I want one of those.....the trophy, not the 'trophe....  Good one, Denise!


----------



## Sassycakes (Nov 25, 2014)

Great one, just too funny !


----------



## Falcon (Nov 25, 2014)

Denise, It irks me when some people don't know the difference between  LOSE and LOOSE .


----------



## Meanderer (Nov 25, 2014)




----------



## AZ Jim (Dec 12, 2014)

How 'bout the infamous to, too, two dilemma?


----------



## Raven (Dec 12, 2014)

There and their are two words that are commonly used incorrectly.

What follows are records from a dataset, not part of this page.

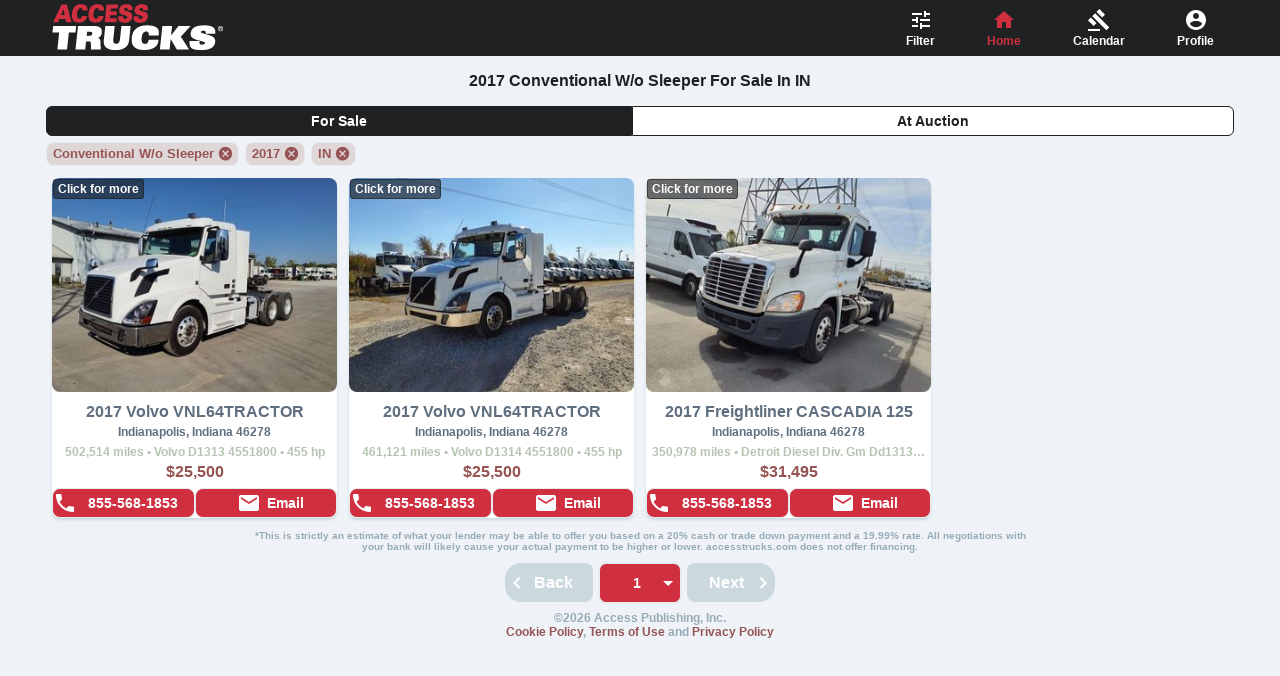

--- FILE ---
content_type: text/css; charset=UTF-8
request_url: https://accesstrucks.com/css/984.7367d48d.css
body_size: 820
content:
body{background-color:#eff3f7}a{text-decoration:none}*{box-sizing:border-box;margin:0;padding:0;font-family:Lexend Deca,-apple-system,BlinkMacSystemFont,sans-serif}input[type=number]::-webkit-inner-spin-button,input[type=number]::-webkit-outer-spin-button{-webkit-appearance:none;margin:0}.banner-basic{width:100%;height:56px;position:fixed;display:inline-block;z-index:99}.banner-inner-basic{height:inherit;display:flex;margin:auto}.container-small{min-width:285px;max-width:960px;position:relative;top:68px;margin:auto;padding-bottom:56px;background-color:#fff;border:1px solid #e5ebef;border-radius:.5rem;box-shadow:0 1px 2px 0 #cbd9df;padding:12px}.btn-div{display:flex}button{text-align:center;cursor:pointer;border:none;border-radius:.5rem}button,button:focus{outline:none}.close-btn{background-image:url('data:image/svg+xml;charset=utf8,<svg xmlns="http://www.w3.org/2000/svg" width="24" height="24" viewBox="0 0 24 24"><path fill="rgb%28215, 63, 63%29" d="M19 6.41L17.59 5 12 10.59 6.41 5 5 6.41 10.59 12 5 17.59 6.41 19 12 13.41 17.59 19 19 17.59 13.41 12z"/></svg>');background-repeat:no-repeat;background-position:50%;position:absolute;right:1px;top:1px;width:36px;height:36px;background-color:#fff}.btn-common-feature,.cancel-btn,.delete-btn,.save-btn{font-family:Lexend Deca,-apple-system,BlinkMacSystemFont,sans-serif;font-size:14px;font-weight:700;line-height:36px;padding:3px;margin:12px auto}.cancel-btn,.delete-btn,.save-btn{width:130px}.cancel-btn{color:#5f6f7f;background-color:#fff;border:1px solid #5f6f7f;border-radius:.5rem}.delete-btn{width:150px;color:#d73f3f;background-color:#fff;border:none;border-radius:.5rem;margin-top:0;display:block}.save-btn{color:#fff;background-color:#5f6f7f;border:1px solid #e5ebef;border-radius:.5rem}label{color:#6799b2;font-size:12px;padding:0 6px}.text-field,input,label,select,textarea{font-family:Lexend Deca,-apple-system,BlinkMacSystemFont,sans-serif;font-weight:700}.text-field,input,select,textarea{width:100%;font-size:14px;color:#5f6f7f;background-color:#f7f9fd;border:2px solid #e5ebef;border-radius:.5rem;margin:6px auto;padding:0 12px;height:50px}.text-field:focus,input:focus,select:focus,textarea:focus{outline:none;border:2px solid #1f2123}select{border-radius:.5rem;background-image:url('data:image/svg+xml;charset=utf8,<svg xmlns="http://www.w3.org/2000/svg" width="24" height="24" viewBox="0 0 24 24"><path fill="rgb%28151, 171, 183%29" d="M7 10l5 5 5-5z"/></svg>');background-repeat:no-repeat;background-position:right 12px;-webkit-appearance:none;-moz-appearance:none;appearance:none}select:invalid{color:#6799b2}::-moz-placeholder{color:#cbd9df}::placeholder,select{color:#cbd9df}textarea{padding:12px;line-height:22px}.title-title{font-family:Lexend Deca,-apple-system,BlinkMacSystemFont,sans-serif;font-size:22px;font-weight:700;color:#5f6f7f;padding:18px 24px;text-align:center;letter-spacing:1px;text-shadow:1px 1px #cbd9df}.popup-move-in{animation:move-popup .3s ease-out}@keyframes move-popup{0%{top:-100%}to{top:68px}}@keyframes alert-animation{0%{left:-100%}15%{left:50%;transform:translateX(-50%);visibility:visible}85%{left:50%;transform:translateX(-50%);visibility:visible}to{left:-100%}}.chip-container{cursor:pointer;display:inline-block;background-color:#dfd7d7;border:1px solid #e5ebef;border-radius:.5rem;margin:6px 0 0 6px;font-family:Lexend Deca,-apple-system,BlinkMacSystemFont,sans-serif;font-size:13px;font-weight:700;color:#965454;padding-left:6px}.chip-container span{line-height:22px;background-image:url('data:image/svg+xml;charset=utf8,<svg xmlns="http://www.w3.org/2000/svg" width="24" height="24" viewBox="0 0 24 24"><path fill="rgb%28150, 84, 84%29" d="M9 1C4.58 1 1 4.58 1 9s3.58 8 8 8 8-3.58 8-8-3.58-8-8-8zm4 10.87L11.87 13 9 10.13 6.13 13 5 11.87 7.87 9 5 6.13 6.13 5 9 7.87 11.87 5 13 6.13 10.13 9 13 11.87z"/></svg>');background-repeat:no-repeat;background-position:right .4px;background-size:20px 20px;padding-right:24px}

Some times I think I need to take a few grammar lessons because it has been a long time
since I was in school.


----------



## Denise1952 (Dec 12, 2014)

Hi all,

Sorry I didn't see your replies, to add to the list, then and than are hard ones, or were for me until I had an English Comp. class.  As some of you can tell on here, I seem to conveniently forget a lot of what I was taught, LOL!


----------



## Denise1952 (Dec 12, 2014)

AZ Jim said:


> How 'bout the infamous to, too, two dilemma?



and don't forget tutu, LOL!!  Oh wait, tu tu, LOL!!


----------



## Raven (Dec 12, 2014)

Me too Denise.


----------